The United States is supplying France with intelligence and logistical support and has announced it is intensifying its sanctions against Mali. AFRICOM, the U.S. military command for Africa, has had training missions in Mali for years. The U.N. has a stabilization force of 14,000 in Mali, called MINUSMA. This is a major military asset given that Mali only has 22 million people.
The Economic Community of West African States has also announced it is intensifying its economic sanctions, because Mali will not call for elections during the next six months, defying what ECOWAS has demanded. This is a very serious sanction since ECOWAS countries surround Mali.

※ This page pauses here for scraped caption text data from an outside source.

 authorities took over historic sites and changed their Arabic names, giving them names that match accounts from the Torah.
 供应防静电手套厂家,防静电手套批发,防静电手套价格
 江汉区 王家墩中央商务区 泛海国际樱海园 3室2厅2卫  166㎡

There are reactionary armed bands operating in western Sahel — Mali, Burkina Faso, Niger — all former French colonies — especially in the area where all three countries touch. Each armed band claims allegiance to a tendency in Islamic thought. They attack civilians, the armies of each country and French and U.S. special forces, and sometimes each other. There are also groups of smugglers — of drugs and cigarettes — and remnants of movements seeking the independence of northern and eastern Mali.

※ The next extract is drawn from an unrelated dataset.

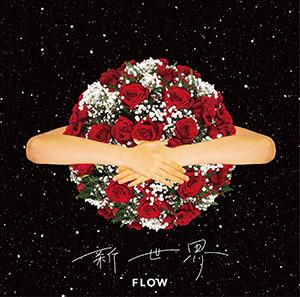 FLOW「新世界」通常盤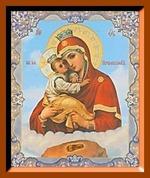Почаевская (2). Средняя аналойная икона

There were two significant demonstrations in Mali during the last weeks of October.
The first one, Oct. 25 in Gao, was especially significant because Gao, the last port in Mali on the Niger River, is in the area of Mali where for months there have been multiple armed attacks. Still the M5-Rally of Patriotic forces was able to gather a peaceful march from the Monument of Martyrs to the office of the regional executive.
Alassane Guitèye, the chairperson of the M5 Youth, at the rally expressed his movement’s support for the policies of the Transition Council, which has been subjected to “unprecedented pressure from the international community” against holding a national convention to reestablish and reconstitute a sovereign Mali.

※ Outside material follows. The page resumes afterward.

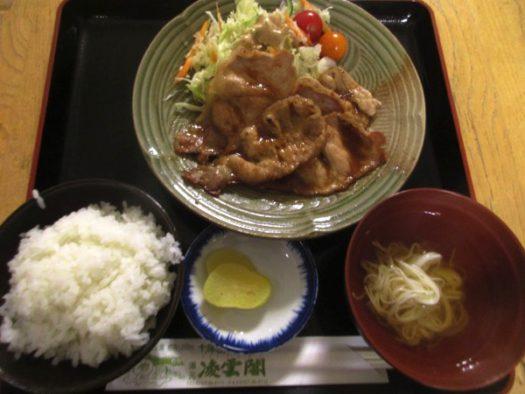 十勝岳温泉「稜雲閣」の夕食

Guitèye raised some local problems ranging from the supply of water and electricity to the state of roads linking Gao, which is in the eastern part of Mali, to other towns.
Brigade General Moussa Traoré, the regional executive, welcomed the march, saluted its patriotism and said he would pass along their concerns.
Another demonstration took place in Bamako five days later. Tens of thousands of people came out on the streets Oct. 30 at the call of the movement Yèréwolo (the dignified men) Standing on the Ramparts and M5.
Mohamed Ousmane Ag Mohamedoune, vice president of the Collective for the Reestablishment of Mali and member of the ruling National Transitional Council (CNT), spoke: “This historic event is an essential step in the restoration and affirmation of the national sovereignty of our country, Mali. . . . We say no to the interference of the international community, in particular the interference of France through its policy of dependence, its policy of colonization and contempt.” He also told ECOWAS to stop acting as an echo chamber for French politicians.
At the end of Mohamedoune’s speech, the crowd chanted in support of the military officers who are running the transitional government: “Down with France! Down with French media! Down with RFI (Radio France International)! France, out! French army, out! Long live Russia!” (maliactu.net, Nov. 1)
Mali’s government is trying to hire Russian military technicians. The French foreign and defense ministers just held a meeting Nov. 13 with their counterparts in Moscow and told the Russians that sending Russian troops to Mali was unacceptable to France.